[REQUIRED WORK]:
An exact copy of every entry is needed here; the images stay out.

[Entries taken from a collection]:
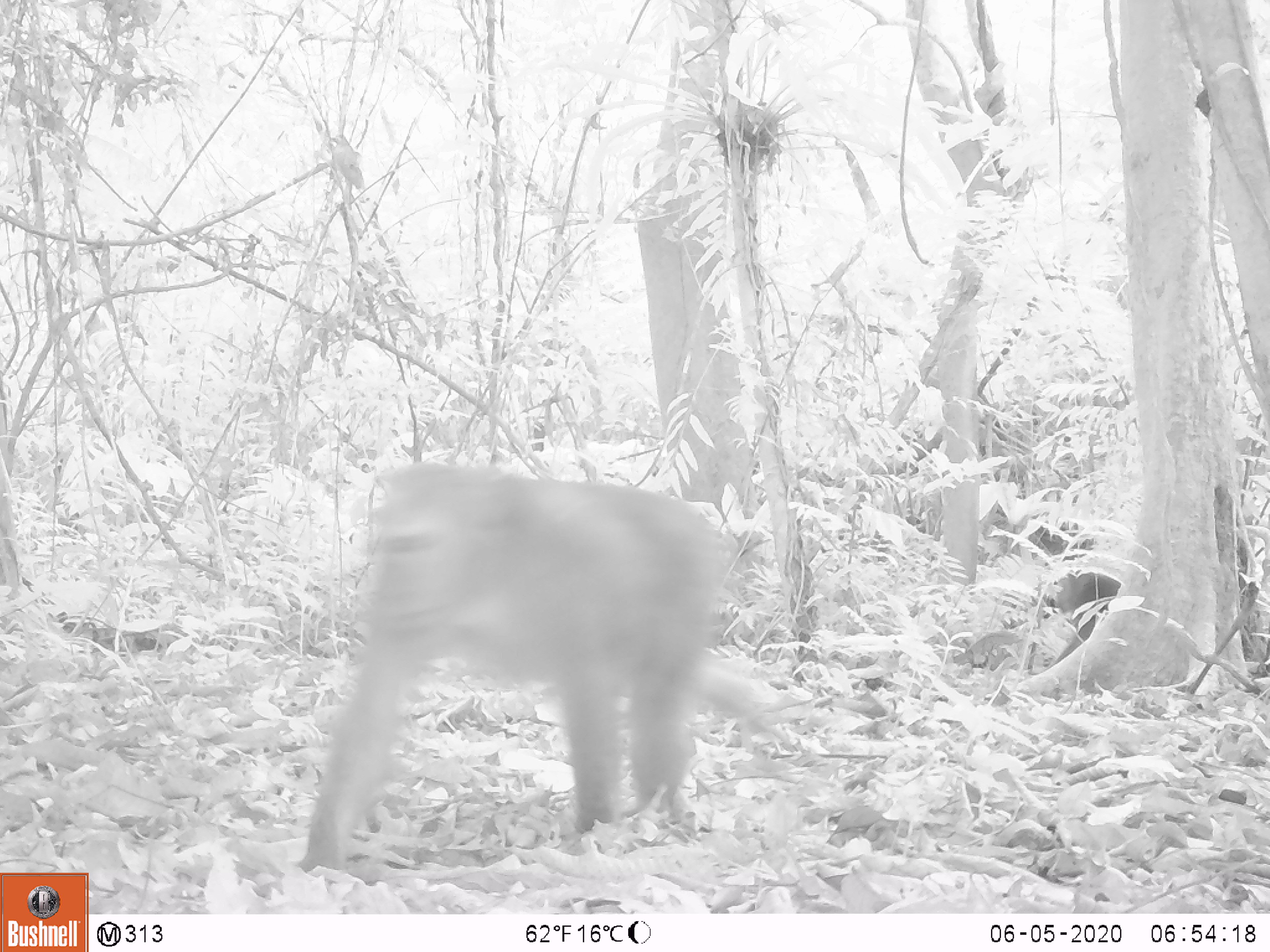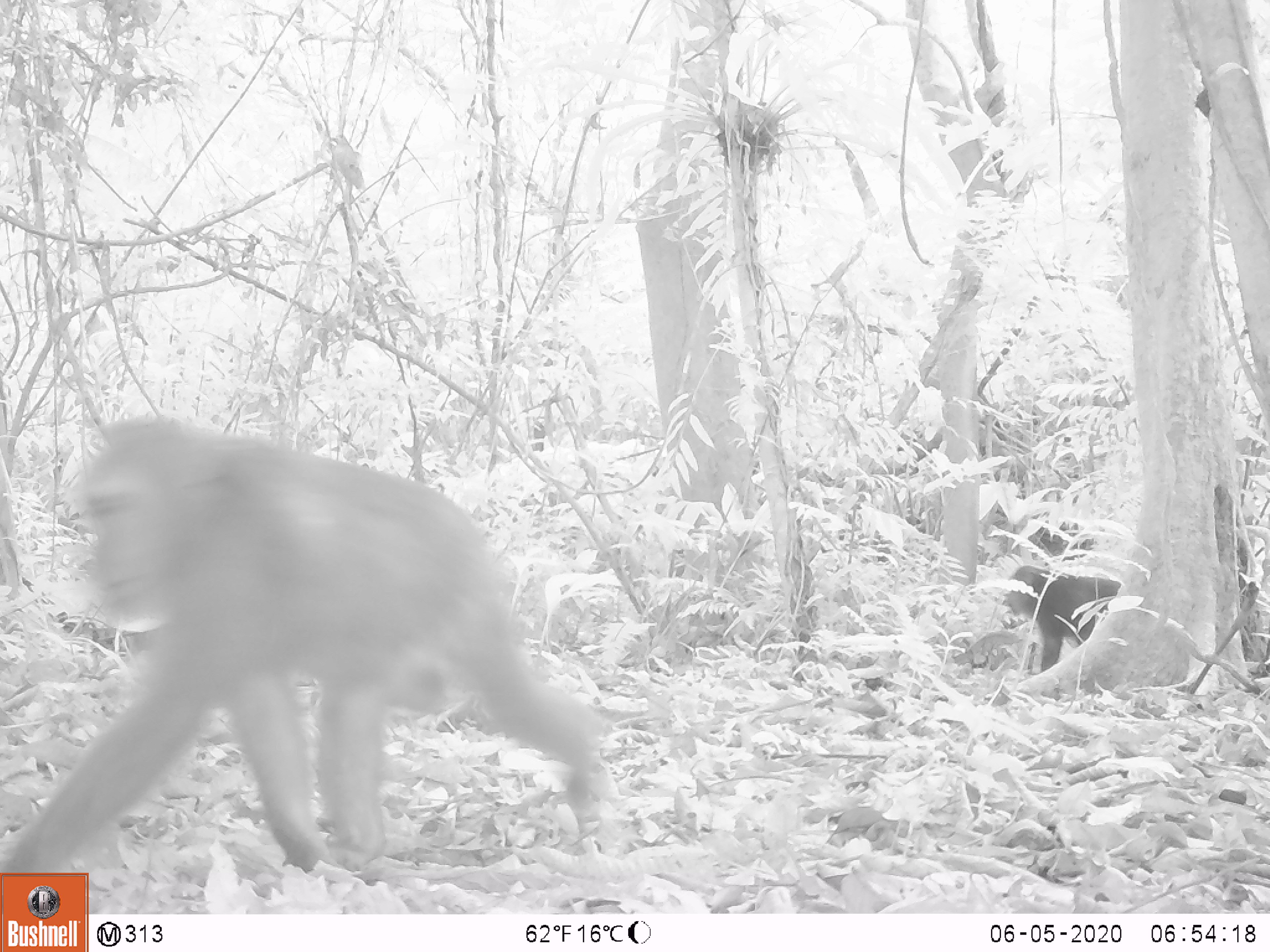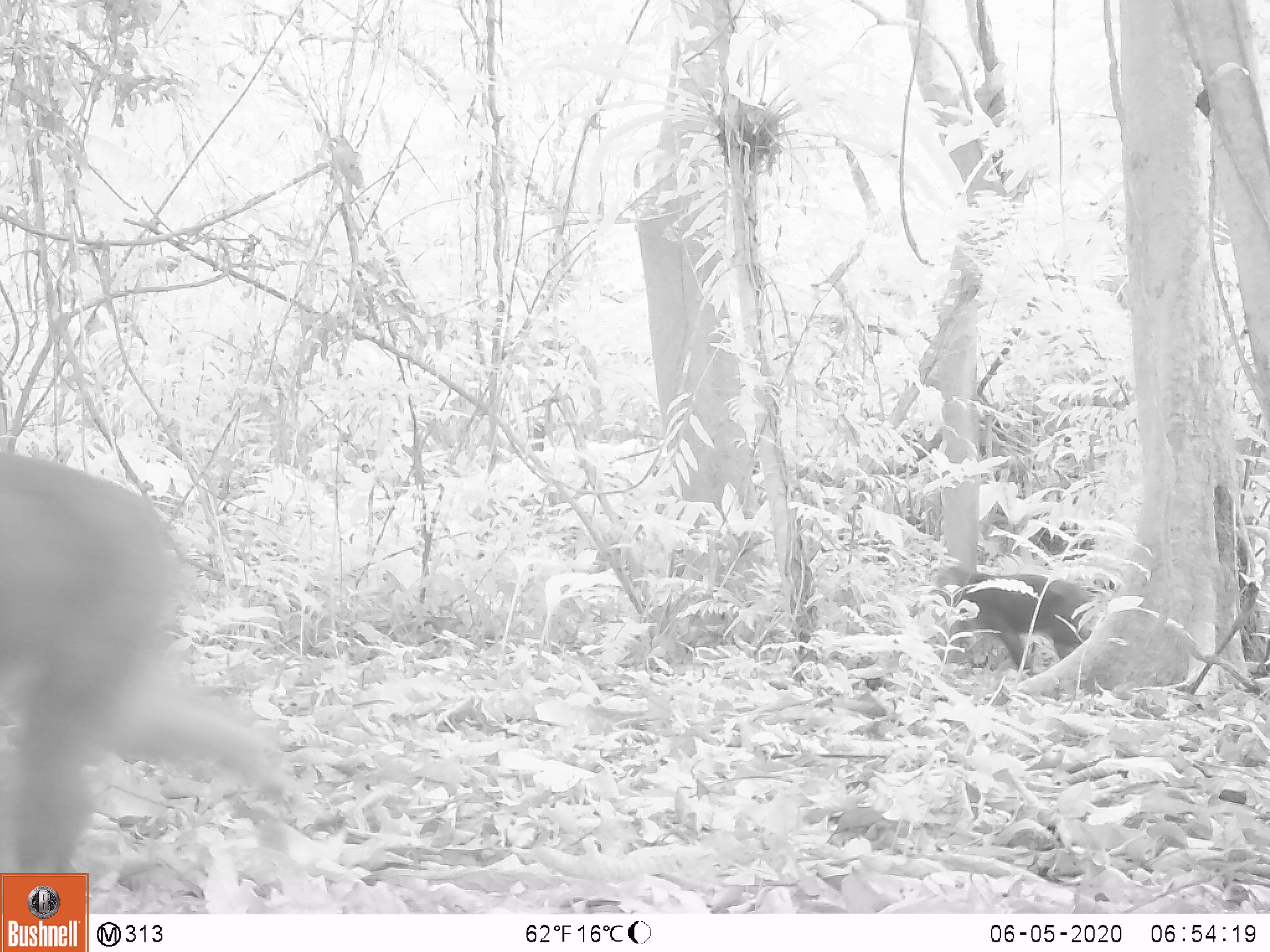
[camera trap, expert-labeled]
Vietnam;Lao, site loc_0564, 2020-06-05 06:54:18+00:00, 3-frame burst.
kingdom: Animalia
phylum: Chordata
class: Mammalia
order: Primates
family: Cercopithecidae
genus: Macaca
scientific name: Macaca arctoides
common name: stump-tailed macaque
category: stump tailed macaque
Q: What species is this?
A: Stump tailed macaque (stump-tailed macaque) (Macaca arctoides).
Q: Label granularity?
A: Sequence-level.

[EXERCISE RESULT]:
[camera trap, expert-labeled]
Vietnam;Lao, site loc_0564, 2020-06-05 06:54:18+00:00, 3-frame burst.
kingdom: Animalia
phylum: Chordata
class: Mammalia
order: Primates
family: Cercopithecidae
genus: Macaca
scientific name: Macaca arctoides
common name: stump-tailed macaque
category: stump tailed macaque
Q: What species is this?
A: Stump tailed macaque (stump-tailed macaque) (Macaca arctoides).
Q: Label granularity?
A: Sequence-level.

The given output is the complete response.